== Stated goal 1 ==
Please list every hazard that Domeguy says a monolithic dome is proof against, according to the thread on concrete dome homes below.
== Stated goal 2 ==
Decide whether each statement agrees with the thread on concrete dome homes below, answering yes or no and quoting the words that settle it. (a) Domeguy has built 15 domes ranging from 20' to 80' in diameter. (b) Domeguy claims a monolithic dome can save up to 50% of the energy used in a conventional home. (c) The storm shelter in the news story Zanazaz watched was bolted to a basement floor.

== Source extract ==
-- -- --
# Concrete Dome Homes



## Zanazaz

What with the recent tornadoes, and hearing news stories about people who have lost their homes twice now, I wonder how many are reconsidering their building options? It seems to me that after losing just about everything TWICE you would rethink things a differently.

Years ago I researched concrete dome homes, and with steel shutters on the windows, your home becomes your shelter. Built correctly these things can withstand powerful winds. There's also the added bonus that everything inside is safe. If you're in a seperate shelter then you may be safe, but you still may lose your home and all your stuff.

I know the concrete dome homes are more expensive, and some people don't like them, but eventually their insurance will either stop covering their house or the premiums are going to go through the "roof".

A day or so ago I watched a news story about people here buying above ground storm shelters. The one they showed being installed seemed to be nothing more than a steel box bolted to the garage floor. The walls seemed kind of flimsy to me. I wouldn't trust my life to such a box.:dunno: I guess it's better than nothing.

Any thoughts?


----------



## Tirediron

Search for Domeguys posts , he is a dome contractor


----------



## Domeguy

I'm still around, and can answer questions about domes. Have built 15 domes from 20' to 80' diameter. working on building 10' drop anywhere tornado shelters.


----------



## Zanazaz

Well Domeguy, I don't have any statistics or figures, but isn't a concrete dome home more structurally sound, and able to withstand even hurricane force winds? A dome home made of concrete seems to be a good solution for those living in a tornado or hurricane prone areas.


----------



## Domeguy

We're not talking about a wood framed geodesic dome. A monolithic dome is made of concrete, it's one of the strongest, safest home designs on the planet. It is tornado proof , as well as fire, termite, wind, and earthquake proof with a life span measured in 100's of years. And can also save up to 80% of the energy used in a conventional home.


----------



## ContinualHarvest

I've been looking into earth covered geodesic domes. Concrete and steel construction. Very sturdy and environmentally friendly. Just sounds so logical to use that type of building in areas prone to high winds.


----------



## rider1k

A concrete dome sounds pretty comfy in a real bad situation. What is a common wall thickness ? Door type? Windows? Basement?


----------



## Davarm

Zanazaz said:


> What with the recent tornadoes, and hearing news stories about people who have lost their homes twice now, I wonder how many are reconsidering their building options? It seems to me that after losing just about everything TWICE you would rethink things a differently.
> 
> Years ago I researched concrete dome homes, and with steel shutters on the windows, your home becomes your shelter. Built correctly these things can withstand powerful winds. There's also the added bonus that everything inside is safe. If you're in a seperate shelter then you may be safe, but you still may lose your home and all your stuff.
-- -- --
== Raw data ==
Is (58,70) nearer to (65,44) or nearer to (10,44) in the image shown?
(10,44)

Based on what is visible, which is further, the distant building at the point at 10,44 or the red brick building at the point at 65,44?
-- -- --
== Task answer 1 ==
Tornado, fire, termite, wind, earthquake

== Task answer 2 ==
(a) Yes: "Have built 15 domes from 20' to 80' diameter."
(b) No: "And can also save up to 80% of the energy used in a conventional home."
(c) No: "a steel box bolted to the garage floor"